> Do this
Repeat each line of the material exactly.

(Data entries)
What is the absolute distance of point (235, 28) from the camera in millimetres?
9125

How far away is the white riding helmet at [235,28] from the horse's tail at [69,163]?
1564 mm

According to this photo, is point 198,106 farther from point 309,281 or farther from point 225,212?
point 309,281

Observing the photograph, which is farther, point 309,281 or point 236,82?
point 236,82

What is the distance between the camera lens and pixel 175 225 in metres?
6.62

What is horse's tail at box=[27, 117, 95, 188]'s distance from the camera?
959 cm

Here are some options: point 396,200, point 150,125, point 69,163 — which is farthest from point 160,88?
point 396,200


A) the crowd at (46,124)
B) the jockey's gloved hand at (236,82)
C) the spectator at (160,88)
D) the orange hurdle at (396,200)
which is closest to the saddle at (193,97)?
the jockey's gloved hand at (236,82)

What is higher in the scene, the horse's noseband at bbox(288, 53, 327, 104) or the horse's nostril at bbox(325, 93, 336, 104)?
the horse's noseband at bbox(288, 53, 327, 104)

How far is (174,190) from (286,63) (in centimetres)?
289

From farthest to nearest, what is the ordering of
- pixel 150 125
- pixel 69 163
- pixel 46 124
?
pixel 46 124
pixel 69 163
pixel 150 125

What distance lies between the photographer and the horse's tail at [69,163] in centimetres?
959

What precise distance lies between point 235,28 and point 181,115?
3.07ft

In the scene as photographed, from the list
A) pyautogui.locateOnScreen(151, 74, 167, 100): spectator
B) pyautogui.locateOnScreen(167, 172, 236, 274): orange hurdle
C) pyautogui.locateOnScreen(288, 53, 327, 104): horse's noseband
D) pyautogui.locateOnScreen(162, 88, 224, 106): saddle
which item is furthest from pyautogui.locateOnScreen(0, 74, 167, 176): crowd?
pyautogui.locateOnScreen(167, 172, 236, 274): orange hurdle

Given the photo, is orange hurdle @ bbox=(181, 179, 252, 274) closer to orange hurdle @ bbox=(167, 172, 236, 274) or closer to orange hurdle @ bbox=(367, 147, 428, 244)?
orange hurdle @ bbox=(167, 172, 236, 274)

> The completed task
What is the absolute distance of point (235, 28) from the camera in millimetres?
9125

How far away is the white riding helmet at [235,28] from the horse's tail at [69,163]?
1564 mm

According to this photo, is point 198,106 farther from point 309,281 or farther from point 225,212?
point 309,281

Observing the photograph, which is farther, point 309,281 or point 236,82?
point 236,82

What is the distance between the camera lens and pixel 175 225 in metres?
6.62

What is horse's tail at box=[27, 117, 95, 188]'s distance from the camera?
959 cm

Here are some options: point 396,200, point 150,125, point 69,163 — which is farthest from point 160,88?
point 396,200


A) the crowd at (46,124)
B) the jockey's gloved hand at (236,82)
C) the spectator at (160,88)
D) the orange hurdle at (396,200)
which is closest to the saddle at (193,97)?
the jockey's gloved hand at (236,82)

What is higher in the scene, the horse's noseband at bbox(288, 53, 327, 104) or the horse's nostril at bbox(325, 93, 336, 104)?
the horse's noseband at bbox(288, 53, 327, 104)

How far is (174,190) from (286,63) (in centimetres)?
289

From farthest to nearest, what is the ordering of
- pixel 150 125
- pixel 69 163
- pixel 46 124
?
pixel 46 124
pixel 69 163
pixel 150 125

What distance lies between the photographer and the horse's tail at [69,163] in centimetres?
959

What precise distance lies between point 235,28 and point 181,115?
3.07ft

In the scene as photographed, from the list
A) pyautogui.locateOnScreen(151, 74, 167, 100): spectator
B) pyautogui.locateOnScreen(167, 172, 236, 274): orange hurdle
C) pyautogui.locateOnScreen(288, 53, 327, 104): horse's noseband
D) pyautogui.locateOnScreen(162, 88, 224, 106): saddle
which item is furthest from pyautogui.locateOnScreen(0, 74, 167, 176): crowd?
pyautogui.locateOnScreen(167, 172, 236, 274): orange hurdle

Given the photo, is orange hurdle @ bbox=(181, 179, 252, 274) closer to orange hurdle @ bbox=(167, 172, 236, 274) or closer to orange hurdle @ bbox=(367, 147, 428, 244)?
orange hurdle @ bbox=(167, 172, 236, 274)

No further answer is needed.